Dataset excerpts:
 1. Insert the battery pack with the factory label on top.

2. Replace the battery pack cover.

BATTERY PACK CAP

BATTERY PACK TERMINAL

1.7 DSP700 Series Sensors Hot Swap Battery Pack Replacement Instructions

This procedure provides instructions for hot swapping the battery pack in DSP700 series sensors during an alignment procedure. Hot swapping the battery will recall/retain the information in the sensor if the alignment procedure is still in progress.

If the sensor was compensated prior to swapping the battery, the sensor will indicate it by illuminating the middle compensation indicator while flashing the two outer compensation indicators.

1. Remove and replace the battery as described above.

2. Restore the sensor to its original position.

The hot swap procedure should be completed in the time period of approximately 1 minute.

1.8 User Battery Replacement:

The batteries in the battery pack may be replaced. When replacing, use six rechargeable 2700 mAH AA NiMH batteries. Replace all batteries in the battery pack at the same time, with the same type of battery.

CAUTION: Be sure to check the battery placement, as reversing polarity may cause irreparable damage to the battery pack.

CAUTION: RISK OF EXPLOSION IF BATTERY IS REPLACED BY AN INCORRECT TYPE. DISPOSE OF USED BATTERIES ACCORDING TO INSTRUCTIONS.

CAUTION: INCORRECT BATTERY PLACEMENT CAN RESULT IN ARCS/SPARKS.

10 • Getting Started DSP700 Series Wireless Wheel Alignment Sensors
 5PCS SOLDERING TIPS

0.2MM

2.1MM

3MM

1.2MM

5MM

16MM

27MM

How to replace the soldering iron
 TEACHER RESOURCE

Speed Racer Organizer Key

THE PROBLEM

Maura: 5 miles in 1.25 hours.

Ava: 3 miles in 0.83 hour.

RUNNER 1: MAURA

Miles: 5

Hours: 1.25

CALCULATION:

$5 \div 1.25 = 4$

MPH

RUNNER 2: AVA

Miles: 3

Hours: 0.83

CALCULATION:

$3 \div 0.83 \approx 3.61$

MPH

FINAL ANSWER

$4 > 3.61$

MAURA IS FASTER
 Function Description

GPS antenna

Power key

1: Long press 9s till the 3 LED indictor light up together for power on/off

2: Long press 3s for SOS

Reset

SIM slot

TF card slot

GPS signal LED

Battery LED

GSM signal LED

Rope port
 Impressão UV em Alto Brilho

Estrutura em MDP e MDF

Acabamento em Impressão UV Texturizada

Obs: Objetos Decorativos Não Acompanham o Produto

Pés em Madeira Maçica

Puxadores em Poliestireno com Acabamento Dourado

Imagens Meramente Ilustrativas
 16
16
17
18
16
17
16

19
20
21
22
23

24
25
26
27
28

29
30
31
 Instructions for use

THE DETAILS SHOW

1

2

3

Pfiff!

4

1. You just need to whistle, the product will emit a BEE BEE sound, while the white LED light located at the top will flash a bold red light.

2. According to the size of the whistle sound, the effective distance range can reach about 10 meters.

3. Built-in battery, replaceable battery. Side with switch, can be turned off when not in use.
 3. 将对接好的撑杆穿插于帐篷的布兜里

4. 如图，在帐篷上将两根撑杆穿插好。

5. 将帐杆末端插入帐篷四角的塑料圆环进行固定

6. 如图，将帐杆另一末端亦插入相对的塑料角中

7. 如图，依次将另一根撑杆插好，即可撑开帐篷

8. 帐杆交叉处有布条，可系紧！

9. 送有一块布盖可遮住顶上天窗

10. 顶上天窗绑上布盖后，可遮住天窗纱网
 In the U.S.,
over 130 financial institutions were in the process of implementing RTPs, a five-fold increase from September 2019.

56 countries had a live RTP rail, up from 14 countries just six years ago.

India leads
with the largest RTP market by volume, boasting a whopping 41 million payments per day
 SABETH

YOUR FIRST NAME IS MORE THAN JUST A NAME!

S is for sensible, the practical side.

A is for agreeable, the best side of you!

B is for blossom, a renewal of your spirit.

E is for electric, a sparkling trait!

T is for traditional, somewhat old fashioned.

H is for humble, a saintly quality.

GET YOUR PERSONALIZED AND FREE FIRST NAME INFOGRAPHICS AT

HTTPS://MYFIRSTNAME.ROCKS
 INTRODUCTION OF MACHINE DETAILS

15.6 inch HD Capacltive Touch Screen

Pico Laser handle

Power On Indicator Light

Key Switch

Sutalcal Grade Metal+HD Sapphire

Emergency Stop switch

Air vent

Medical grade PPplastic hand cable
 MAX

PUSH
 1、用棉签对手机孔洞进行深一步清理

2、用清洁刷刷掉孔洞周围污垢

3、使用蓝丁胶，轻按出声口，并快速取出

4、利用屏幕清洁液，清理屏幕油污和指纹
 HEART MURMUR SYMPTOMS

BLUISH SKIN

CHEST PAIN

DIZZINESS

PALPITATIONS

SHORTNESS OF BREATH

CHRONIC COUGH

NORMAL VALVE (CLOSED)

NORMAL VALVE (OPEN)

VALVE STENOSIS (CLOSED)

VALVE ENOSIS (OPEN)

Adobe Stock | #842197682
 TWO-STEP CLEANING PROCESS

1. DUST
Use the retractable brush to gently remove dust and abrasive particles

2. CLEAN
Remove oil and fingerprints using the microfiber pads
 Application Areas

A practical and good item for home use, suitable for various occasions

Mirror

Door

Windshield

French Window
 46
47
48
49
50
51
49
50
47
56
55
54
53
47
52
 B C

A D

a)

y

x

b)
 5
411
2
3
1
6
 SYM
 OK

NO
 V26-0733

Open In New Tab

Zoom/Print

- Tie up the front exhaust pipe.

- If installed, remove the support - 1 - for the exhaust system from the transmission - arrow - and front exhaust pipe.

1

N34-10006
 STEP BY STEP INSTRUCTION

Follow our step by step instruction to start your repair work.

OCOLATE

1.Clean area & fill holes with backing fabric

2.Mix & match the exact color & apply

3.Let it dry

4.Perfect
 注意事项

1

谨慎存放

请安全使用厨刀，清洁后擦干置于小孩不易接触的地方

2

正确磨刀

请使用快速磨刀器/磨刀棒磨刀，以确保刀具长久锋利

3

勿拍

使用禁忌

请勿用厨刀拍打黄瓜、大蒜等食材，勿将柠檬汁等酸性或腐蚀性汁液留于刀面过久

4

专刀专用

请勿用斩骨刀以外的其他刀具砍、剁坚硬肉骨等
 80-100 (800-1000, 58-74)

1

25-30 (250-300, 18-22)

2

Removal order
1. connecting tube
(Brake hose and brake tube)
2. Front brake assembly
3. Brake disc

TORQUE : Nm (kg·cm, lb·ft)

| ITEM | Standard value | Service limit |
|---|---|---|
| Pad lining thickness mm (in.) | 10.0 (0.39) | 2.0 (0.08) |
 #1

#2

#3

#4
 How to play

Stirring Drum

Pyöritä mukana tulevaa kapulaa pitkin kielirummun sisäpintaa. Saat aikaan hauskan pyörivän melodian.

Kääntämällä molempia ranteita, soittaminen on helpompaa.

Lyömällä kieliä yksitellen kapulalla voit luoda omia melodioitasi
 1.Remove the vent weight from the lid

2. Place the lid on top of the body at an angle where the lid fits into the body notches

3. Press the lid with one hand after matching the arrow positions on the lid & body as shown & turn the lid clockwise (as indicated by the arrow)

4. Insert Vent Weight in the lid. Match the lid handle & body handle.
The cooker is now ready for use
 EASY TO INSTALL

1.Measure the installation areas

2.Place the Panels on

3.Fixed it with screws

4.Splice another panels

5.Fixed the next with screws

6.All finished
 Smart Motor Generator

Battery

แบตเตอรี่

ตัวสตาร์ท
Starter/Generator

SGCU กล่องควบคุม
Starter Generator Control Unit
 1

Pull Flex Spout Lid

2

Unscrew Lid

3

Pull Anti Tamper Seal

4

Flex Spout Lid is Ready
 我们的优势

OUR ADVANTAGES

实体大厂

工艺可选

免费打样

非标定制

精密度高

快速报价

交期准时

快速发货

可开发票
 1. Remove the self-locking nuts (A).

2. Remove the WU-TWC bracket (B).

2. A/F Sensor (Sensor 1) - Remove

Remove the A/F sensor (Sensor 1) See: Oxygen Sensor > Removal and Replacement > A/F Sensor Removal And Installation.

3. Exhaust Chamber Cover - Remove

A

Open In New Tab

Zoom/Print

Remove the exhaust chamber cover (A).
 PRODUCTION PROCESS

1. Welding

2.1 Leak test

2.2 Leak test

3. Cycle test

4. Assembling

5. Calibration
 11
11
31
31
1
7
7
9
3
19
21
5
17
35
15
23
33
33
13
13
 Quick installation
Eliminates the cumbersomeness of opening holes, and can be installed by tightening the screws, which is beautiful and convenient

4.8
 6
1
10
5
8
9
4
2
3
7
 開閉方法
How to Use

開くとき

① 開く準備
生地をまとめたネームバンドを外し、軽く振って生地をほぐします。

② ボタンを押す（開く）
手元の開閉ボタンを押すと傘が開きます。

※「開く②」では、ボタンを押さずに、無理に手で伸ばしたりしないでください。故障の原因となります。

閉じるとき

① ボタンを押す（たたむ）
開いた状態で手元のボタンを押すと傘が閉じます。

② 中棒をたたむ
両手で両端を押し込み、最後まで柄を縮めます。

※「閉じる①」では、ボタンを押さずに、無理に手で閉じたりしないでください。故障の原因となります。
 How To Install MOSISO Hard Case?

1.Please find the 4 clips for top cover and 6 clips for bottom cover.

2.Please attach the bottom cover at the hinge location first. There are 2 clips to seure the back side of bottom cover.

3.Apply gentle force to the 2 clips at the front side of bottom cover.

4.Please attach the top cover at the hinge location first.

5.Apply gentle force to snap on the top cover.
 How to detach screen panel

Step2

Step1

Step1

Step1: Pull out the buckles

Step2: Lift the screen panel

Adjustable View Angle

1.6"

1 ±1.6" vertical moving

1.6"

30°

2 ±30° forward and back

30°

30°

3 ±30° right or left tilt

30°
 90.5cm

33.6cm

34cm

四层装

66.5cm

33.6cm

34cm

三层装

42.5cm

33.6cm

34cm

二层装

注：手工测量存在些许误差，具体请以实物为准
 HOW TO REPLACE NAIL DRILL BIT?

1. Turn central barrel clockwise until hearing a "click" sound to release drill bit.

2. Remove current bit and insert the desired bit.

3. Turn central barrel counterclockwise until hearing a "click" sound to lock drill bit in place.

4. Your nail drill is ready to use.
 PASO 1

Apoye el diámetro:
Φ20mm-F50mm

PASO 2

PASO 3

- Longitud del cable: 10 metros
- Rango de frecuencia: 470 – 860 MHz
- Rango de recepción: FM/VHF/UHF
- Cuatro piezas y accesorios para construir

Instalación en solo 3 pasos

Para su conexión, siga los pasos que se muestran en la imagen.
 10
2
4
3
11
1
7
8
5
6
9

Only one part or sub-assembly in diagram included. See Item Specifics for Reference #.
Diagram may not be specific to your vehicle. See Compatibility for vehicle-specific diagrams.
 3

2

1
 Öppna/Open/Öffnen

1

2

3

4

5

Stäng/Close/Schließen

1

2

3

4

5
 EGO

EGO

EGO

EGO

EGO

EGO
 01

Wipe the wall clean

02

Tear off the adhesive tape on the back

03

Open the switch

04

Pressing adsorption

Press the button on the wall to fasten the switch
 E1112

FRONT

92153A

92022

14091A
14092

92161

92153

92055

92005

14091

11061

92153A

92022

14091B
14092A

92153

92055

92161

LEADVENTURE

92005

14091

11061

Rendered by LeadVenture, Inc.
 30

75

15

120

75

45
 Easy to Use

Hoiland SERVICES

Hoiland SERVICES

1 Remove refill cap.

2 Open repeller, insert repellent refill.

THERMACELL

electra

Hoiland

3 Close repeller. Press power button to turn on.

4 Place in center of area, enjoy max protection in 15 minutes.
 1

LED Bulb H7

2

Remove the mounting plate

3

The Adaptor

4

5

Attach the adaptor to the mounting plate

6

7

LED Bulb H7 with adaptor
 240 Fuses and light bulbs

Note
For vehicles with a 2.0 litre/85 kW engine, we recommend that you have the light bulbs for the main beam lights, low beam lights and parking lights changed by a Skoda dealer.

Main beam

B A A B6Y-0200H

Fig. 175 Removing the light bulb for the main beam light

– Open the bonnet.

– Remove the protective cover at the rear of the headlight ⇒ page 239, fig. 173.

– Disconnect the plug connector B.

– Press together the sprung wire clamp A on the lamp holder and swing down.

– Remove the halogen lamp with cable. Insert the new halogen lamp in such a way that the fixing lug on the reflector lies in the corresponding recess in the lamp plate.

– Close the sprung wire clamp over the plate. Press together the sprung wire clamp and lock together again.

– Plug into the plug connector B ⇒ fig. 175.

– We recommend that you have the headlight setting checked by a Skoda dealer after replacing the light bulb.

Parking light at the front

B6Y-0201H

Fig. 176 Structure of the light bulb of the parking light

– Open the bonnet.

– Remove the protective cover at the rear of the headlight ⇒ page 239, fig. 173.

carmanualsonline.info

#### The task
Please print exactly the lines of the entries above, beginning with the line that contains "the lamp plate." and ending with the last line.

#### Task answer
– Remove the halogen lamp with cable. Insert the new halogen lamp in such a way that the fixing lug on the reflector lies in the corresponding recess in the lamp plate.

– Close the sprung wire clamp over the plate. Press together the sprung wire clamp and lock together again.

– Plug into the plug connector B ⇒ fig. 175.

– We recommend that you have the headlight setting checked by a Skoda dealer after replacing the light bulb.

Parking light at the front

B6Y-0201H

Fig. 176 Structure of the light bulb of the parking light

– Open the bonnet.

– Remove the protective cover at the rear of the headlight ⇒ page 239, fig. 173.

carmanualsonline.info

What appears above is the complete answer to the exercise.